Data for this task section start

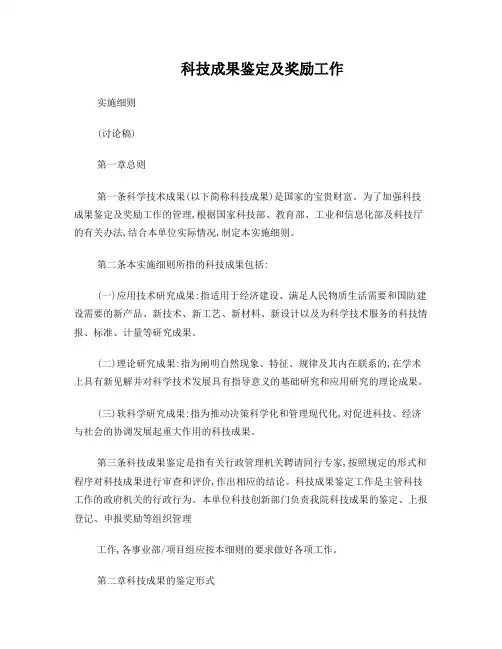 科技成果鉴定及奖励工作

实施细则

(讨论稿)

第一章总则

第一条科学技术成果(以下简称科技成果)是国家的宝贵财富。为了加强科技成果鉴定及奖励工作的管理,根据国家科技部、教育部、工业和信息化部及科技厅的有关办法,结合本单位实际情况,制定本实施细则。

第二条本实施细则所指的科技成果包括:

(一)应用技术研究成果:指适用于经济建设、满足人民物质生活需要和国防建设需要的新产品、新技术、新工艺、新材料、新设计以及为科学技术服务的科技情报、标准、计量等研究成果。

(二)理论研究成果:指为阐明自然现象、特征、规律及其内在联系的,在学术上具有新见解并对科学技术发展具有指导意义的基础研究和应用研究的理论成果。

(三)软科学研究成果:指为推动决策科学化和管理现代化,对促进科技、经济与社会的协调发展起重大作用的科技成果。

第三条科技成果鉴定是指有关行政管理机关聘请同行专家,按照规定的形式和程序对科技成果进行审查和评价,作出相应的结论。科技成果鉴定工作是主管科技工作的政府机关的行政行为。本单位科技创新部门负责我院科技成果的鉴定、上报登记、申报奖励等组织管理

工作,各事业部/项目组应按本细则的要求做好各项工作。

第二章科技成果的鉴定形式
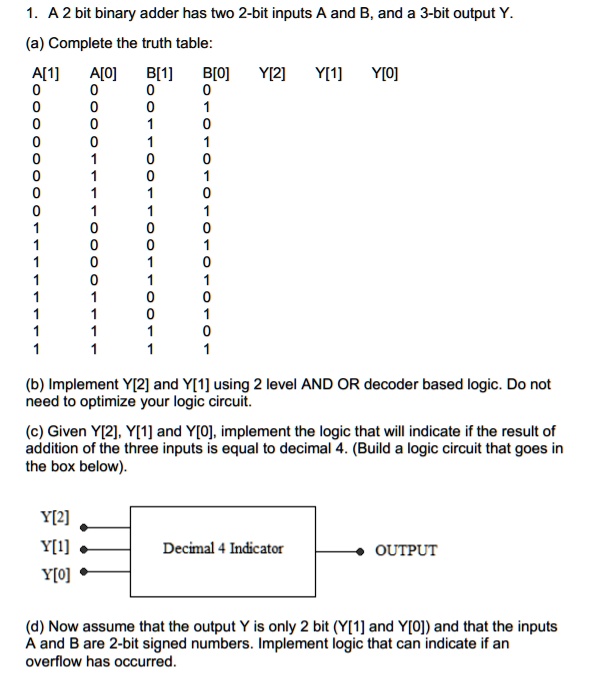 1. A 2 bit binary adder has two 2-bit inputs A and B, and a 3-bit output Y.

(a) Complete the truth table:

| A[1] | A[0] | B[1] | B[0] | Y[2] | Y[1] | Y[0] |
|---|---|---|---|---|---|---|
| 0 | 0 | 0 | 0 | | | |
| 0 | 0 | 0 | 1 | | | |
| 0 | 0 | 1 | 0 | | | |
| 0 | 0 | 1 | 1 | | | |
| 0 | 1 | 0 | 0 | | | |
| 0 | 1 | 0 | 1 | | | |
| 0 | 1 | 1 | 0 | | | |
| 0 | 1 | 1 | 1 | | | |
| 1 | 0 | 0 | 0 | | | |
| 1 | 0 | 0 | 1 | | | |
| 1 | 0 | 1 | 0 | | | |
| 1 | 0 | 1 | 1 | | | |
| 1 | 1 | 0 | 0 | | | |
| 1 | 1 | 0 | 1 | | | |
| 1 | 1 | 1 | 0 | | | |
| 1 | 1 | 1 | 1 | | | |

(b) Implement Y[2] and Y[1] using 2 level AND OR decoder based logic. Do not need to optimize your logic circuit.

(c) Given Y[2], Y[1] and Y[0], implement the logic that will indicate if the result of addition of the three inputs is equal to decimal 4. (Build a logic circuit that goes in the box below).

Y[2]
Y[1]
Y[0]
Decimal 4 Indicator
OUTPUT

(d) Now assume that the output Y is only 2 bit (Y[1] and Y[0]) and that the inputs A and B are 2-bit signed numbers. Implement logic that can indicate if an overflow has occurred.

Data for this task section end

Work item. Go through the entries and copy every line that has "indicate".

Response box.
(c) Given Y[2], Y[1] and Y[0], implement the logic that will indicate if the result of addition of the three inputs is equal to decimal 4. (Build a logic circuit that goes in the box below).
(d) Now assume that the output Y is only 2 bit (Y[1] and Y[0]) and that the inputs A and B are 2-bit signed numbers. Implement logic that can indicate if an overflow has occurred.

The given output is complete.